There are rumblings in the Republican Party that it may be time for a conservative woman to run for governor.
It’s no coincidence that the discussions are taking place as Republicans cast about to redefine their image after losses in the 2012 elections.
Among those speculating about the possibility of a Republican woman at the top of the ticket is Jennifer DeJournett, director of Voices for Conservative Women. It’s a real possibility, she says, because “there will be a primary. So the question is: What would it take to get someone through a primary?”
Voices for Conservative Women has been successfully fielding conservative female candidates for legislative and local offices but has not been involved in a gubernatorial race. The governor’s office has eluded women from both parties in Minnesota, although women have held other statewide posts, including auditor, attorney general and secretary of state.
The closest a woman has come to becoming governor was in the DFL primary season in 2010. Margaret Anderson Kelliher, then speaker of the Minnesota House, lost the primary by 1 percentage point to Mark Dayton, who went on to defeat Republican Tom Emmer and independent Tom Horner.
Kelliher’s strong showing came in large part because of support from Women Winning, a 30-year-old bipartisan organization that endorses pro-choice women running for office.
Lauren Beecham, executive director of Women Winning, says the group’s strong suit is building coalitions, which she says comes naturally to a female candidate. “You’re dealing with someone who comes with an extensive network,” she says. “We help them piece this together. The way you win is by being very involved with others.”
DeJournett envies the network that Women Winning has created. “When Women Winning went all in for Margaret, they really felt like they were backing a winner,” she says. “Why wouldn’t Republican women do the same [with a candidate for governor]?”
If such a group gets formally organized with the goal of finding and then promoting a woman for governor, DeJournett would certainly play a major role. Other notable conservative women who would likely join the effort include former Senate Majority Leader Amy Koch, state Sen. Julianne Ortman, state GOP Deputy Chair Party Kelly Fenton and former legislator Laura Brod, who voiced interest in running for governor in 2009 and has left open the possibility of making a future run.
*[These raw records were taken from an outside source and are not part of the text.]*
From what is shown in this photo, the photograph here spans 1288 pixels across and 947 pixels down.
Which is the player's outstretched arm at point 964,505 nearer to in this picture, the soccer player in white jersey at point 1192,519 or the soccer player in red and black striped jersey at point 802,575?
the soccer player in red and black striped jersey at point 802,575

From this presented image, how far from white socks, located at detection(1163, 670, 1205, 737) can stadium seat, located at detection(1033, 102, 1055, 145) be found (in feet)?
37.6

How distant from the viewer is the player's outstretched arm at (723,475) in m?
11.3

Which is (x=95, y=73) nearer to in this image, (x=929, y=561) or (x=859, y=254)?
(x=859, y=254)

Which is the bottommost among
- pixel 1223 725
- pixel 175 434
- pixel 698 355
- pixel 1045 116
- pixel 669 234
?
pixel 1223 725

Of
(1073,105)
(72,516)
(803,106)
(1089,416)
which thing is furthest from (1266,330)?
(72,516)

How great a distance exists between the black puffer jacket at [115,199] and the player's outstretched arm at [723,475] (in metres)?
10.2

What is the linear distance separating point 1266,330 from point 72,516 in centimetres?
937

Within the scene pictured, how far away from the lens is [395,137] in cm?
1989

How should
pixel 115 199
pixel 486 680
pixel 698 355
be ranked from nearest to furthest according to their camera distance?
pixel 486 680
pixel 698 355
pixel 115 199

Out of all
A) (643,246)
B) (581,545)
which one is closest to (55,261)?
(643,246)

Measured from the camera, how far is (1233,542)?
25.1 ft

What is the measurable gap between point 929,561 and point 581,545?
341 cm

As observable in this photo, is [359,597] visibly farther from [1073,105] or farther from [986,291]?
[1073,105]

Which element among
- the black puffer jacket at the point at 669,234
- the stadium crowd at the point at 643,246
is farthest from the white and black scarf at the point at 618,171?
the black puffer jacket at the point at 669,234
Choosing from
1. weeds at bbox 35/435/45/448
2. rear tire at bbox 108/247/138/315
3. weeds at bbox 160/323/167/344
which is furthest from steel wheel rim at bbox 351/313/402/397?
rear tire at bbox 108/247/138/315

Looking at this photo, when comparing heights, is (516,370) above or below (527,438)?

Developing a pipeline of candidates is key to electing women, says Beecham, who adds that’s what Women Winning does best. “We look for opportunities in identifying strong community leaders who are passionate about prioritizing women and their families, and then prepare women for statewide office,” she says. “When women run for office, women win. But the problem is that women aren’t running at the same rate as men.”
No announced candidates
That rate is even lower in the Republican field. Not only is there no announced Republican woman running for governor, the rumor mill has churned out only male possibilities, including state Sen. David Hann, Hennepin County Commissioner Jeff Johnson and Emmer.
That’s why Republicans will need to create a group with the force, commitment, and tentacles of liberal women’s groups. Like Women Winning, this organization must reassure a candidate that if she undertakes the journey to run for the state’s highest office, she will have other women behind her.
“I think women want to know if they are going to take a leap, there will be a support group,” says DeJournett, who has heard the concerns of legislative and local candidates. “‘Am I qualified? What’s going to happen to my business? Can my family handle this? Can I make a successful argument to the voter?’ Women want to figure that out before they start a campaign.”
Although there is no formal organization – yet – to draft a Republican woman for governor, there is a growing recognition that 2014 would be the right time to make such a launch. Facing a relatively popular incumbent governor, Republicans will need to move beyond the usual suspects. And given the incumbencies of Dayton and 2014’s other big DFL name, Al Franken, Republicans would stand alone with a major female candidate.
As Republicans look for a game-changing political strategy, a woman at the top of ticket guarantees voters would take a second look at the party and its message.